To the extent that Plaintiff seeks a declaration that Defendants wrongly determined that Plaintiff had exhausted any legitimate basis for challenging his conviction and would be barred from filing any further challenges, he seeks to collaterally attack a state-court determination that, while not in order form, acted as a judicial administrative order governing the clerk's acceptance of filings. A doctrine known as Rooker-Feldman limits this Court's jurisdiction to adjudicate appeals from or collateral attacks on state-court rulings. See Rooker v. Fidelity Trust Co., 263 U.S. 413, 415-16 (1923); District of Columbia Court of Appeals v. Feldman, 460 U.S. 462, 476 (1983). "The Rooker-Feldman doctrine embodies the notion that appellate review of state-court decisions and the validity of state judicial proceedings is limited to the Supreme Court under 28 U.S.C. § 1257, and thus that federal district courts lack jurisdiction to review such matters." In re Cook, 551 F.3d 542, 548 (6th Cir. 2009). The Rooker-Feldman doctrine applies to cases "brought by state-court losers complaining of injuries caused by state-court judgments rendered before the district court proceedings commenced and inviting district court review and rejection of those judgments." Exxon Mobil Corp. v. Saudi Basic Ind. Corp., 544 U.S. 280, 284 (2005). "The pertinent question in determining whether a federal district court is precluded under the Rooker- Feldman doctrine from exercising subject-matter jurisdiction over a claim is whether the 'source of the injury' upon which plaintiff bases his federal claim is the state court judgment." In re Cook, 551 F.3d at 548.

________

To do:
a. Condense the paragraph of the excerpt beginning "To the extent that Plaintiff seeks" into a bulleted list of its main points.
b. Under which statute does the excerpt say appellate review of state-court decisions is limited to the Supreme Court?
c. Summarize the excerpt in two sentences.

[Records from a collection]

________

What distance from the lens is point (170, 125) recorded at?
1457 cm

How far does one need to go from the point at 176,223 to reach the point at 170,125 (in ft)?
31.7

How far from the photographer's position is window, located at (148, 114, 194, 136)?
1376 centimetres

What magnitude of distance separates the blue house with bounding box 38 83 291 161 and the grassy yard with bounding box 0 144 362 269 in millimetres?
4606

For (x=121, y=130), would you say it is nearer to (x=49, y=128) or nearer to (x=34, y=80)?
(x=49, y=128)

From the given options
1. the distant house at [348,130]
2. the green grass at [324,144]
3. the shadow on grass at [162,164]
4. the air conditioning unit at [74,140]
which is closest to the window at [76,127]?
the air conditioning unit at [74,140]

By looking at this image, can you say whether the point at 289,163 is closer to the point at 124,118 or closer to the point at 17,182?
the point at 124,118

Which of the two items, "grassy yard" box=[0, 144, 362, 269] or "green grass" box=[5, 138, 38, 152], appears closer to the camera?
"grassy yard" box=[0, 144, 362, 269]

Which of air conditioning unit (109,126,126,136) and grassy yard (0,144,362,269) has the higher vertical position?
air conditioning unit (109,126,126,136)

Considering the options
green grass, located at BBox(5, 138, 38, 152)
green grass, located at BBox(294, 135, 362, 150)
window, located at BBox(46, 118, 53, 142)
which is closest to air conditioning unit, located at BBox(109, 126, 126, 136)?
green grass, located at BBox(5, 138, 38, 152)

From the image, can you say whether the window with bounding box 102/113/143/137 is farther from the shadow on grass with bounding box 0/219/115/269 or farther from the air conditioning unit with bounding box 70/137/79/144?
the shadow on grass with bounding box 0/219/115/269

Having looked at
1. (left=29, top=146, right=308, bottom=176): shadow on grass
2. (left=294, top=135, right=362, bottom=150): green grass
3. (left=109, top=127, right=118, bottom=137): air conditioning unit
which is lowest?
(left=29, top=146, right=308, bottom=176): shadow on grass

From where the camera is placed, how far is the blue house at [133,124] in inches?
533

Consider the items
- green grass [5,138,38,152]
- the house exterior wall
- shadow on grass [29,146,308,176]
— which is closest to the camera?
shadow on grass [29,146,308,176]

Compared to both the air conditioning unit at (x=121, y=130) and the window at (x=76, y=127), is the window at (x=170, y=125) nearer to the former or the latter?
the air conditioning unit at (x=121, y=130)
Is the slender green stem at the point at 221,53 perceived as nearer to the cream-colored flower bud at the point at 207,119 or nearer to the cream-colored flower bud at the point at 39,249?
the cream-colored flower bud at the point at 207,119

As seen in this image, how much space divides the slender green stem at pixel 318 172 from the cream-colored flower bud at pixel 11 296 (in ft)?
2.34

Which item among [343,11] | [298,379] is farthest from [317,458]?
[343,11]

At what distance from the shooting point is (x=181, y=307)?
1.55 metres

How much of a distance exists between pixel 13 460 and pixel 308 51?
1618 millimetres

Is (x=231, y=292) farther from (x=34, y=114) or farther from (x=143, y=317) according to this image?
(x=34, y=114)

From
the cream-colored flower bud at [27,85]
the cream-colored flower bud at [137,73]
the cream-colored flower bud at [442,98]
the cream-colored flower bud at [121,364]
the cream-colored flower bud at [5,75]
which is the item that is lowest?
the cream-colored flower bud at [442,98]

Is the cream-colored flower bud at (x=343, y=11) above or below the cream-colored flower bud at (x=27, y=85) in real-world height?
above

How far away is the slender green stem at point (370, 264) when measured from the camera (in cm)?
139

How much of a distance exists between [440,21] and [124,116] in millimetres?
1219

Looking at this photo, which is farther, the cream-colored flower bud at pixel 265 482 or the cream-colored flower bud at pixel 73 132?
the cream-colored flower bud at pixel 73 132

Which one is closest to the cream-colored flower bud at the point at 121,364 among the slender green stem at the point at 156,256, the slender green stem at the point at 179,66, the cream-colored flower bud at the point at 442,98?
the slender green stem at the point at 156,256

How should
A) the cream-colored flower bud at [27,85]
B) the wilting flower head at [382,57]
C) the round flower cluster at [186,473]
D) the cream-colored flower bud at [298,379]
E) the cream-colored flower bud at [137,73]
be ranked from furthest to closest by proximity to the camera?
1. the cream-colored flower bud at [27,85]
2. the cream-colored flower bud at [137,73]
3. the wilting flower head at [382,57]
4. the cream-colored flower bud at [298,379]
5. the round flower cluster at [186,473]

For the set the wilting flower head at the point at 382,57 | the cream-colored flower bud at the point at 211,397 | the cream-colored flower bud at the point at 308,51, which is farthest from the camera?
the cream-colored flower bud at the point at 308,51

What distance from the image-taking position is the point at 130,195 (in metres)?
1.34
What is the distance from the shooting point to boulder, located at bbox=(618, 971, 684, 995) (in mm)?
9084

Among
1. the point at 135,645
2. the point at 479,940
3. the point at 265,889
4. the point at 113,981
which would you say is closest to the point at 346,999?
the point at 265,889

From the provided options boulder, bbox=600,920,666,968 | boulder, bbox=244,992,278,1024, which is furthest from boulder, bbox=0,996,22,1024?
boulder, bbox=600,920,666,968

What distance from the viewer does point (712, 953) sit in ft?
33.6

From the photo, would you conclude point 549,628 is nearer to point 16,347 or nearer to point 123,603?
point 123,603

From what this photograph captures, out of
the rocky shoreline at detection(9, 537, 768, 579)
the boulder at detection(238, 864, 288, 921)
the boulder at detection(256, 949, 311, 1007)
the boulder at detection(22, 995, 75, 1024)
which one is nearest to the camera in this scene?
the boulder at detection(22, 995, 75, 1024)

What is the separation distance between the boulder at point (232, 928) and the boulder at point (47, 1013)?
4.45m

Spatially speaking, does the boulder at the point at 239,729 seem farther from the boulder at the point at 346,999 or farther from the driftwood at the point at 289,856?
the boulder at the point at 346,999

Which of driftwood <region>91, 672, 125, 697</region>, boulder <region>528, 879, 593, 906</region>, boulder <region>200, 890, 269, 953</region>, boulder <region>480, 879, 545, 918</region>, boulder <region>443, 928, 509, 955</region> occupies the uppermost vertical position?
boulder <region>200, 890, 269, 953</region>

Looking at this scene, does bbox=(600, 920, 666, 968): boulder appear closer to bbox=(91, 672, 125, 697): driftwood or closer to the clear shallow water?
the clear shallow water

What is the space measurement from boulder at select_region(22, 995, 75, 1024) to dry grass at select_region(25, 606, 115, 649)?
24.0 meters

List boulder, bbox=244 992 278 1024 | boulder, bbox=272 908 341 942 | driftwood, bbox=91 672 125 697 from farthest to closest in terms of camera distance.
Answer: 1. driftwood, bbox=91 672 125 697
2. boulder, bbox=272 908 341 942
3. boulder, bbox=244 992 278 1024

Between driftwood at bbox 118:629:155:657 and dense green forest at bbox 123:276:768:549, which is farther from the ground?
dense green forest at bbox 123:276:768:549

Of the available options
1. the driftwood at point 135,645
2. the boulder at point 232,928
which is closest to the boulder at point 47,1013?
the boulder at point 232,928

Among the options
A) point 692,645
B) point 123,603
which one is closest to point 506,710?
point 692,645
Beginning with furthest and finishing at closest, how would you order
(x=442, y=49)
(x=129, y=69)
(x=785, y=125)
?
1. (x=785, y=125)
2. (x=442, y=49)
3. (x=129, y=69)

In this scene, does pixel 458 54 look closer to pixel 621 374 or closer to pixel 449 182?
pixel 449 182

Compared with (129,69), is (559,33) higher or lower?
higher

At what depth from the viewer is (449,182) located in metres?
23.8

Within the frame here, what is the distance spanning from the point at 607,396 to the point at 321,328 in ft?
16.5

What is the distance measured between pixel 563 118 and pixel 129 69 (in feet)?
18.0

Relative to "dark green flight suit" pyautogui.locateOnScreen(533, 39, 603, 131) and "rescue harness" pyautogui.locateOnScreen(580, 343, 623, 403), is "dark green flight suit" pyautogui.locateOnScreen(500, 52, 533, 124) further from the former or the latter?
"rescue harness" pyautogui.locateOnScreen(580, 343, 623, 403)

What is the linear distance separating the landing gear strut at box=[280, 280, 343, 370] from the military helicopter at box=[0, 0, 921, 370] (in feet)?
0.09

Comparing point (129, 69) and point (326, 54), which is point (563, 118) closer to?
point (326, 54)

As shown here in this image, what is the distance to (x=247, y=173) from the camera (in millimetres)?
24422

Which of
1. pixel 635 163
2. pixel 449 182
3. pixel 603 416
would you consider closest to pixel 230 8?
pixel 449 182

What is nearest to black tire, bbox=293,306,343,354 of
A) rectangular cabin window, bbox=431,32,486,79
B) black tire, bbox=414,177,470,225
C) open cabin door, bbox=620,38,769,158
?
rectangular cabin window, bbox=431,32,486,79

________

Completed exercise:
a.
- Plaintiff seeks a declaration that Defendants wrongly determined he had exhausted any legitimate basis for challenging his conviction and would be barred from further challenges. This amounts to a collateral attack on a state-court determination that acted as a judicial administrative order governing the clerk's acceptance of filings.
- The Rooker-Feldman doctrine (Rooker v. Fidelity Trust Co.; District of Columbia Court of Appeals v. Feldman) limits the Court's jurisdiction over appeals from or collateral attacks on state-court rulings.
- Under the doctrine, appellate review of state-court decisions is limited to the Supreme Court under 28 U.S.C. § 1257, so federal district courts lack jurisdiction to review them (In re Cook).
- It applies to cases by state-court losers complaining of injuries caused by state-court judgments rendered before the district court proceedings began and inviting review and rejection of those judgments (Exxon Mobil Corp. v. Saudi Basic Ind. Corp.).
- The key question is whether the "source of the injury" behind the federal claim is the state-court judgment (In re Cook).

b. 28 U.S.C. § 1257.

c. Plaintiff's request for a declaration that Defendants wrongly barred him from further challenges to his conviction is a collateral attack on a state-court determination that acted as a judicial administrative order. The Rooker-Feldman doctrine limits federal district courts' jurisdiction over such attacks, applying when a state-court loser complains of injuries caused by a state-court judgment, with the key question being whether that judgment is the "source of the injury."